# [Data]
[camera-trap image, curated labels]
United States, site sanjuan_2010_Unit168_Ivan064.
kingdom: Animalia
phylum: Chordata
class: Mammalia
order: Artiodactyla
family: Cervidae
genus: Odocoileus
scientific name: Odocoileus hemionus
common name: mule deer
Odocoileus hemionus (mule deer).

# [Task instructions]
Without any alteration, repeat each entry shown above.

# [Expected answer]
[camera-trap image, curated labels]
United States, site sanjuan_2010_Unit168_Ivan064.
kingdom: Animalia
phylum: Chordata
class: Mammalia
order: Artiodactyla
family: Cervidae
genus: Odocoileus
scientific name: Odocoileus hemionus
common name: mule deer
Odocoileus hemionus (mule deer).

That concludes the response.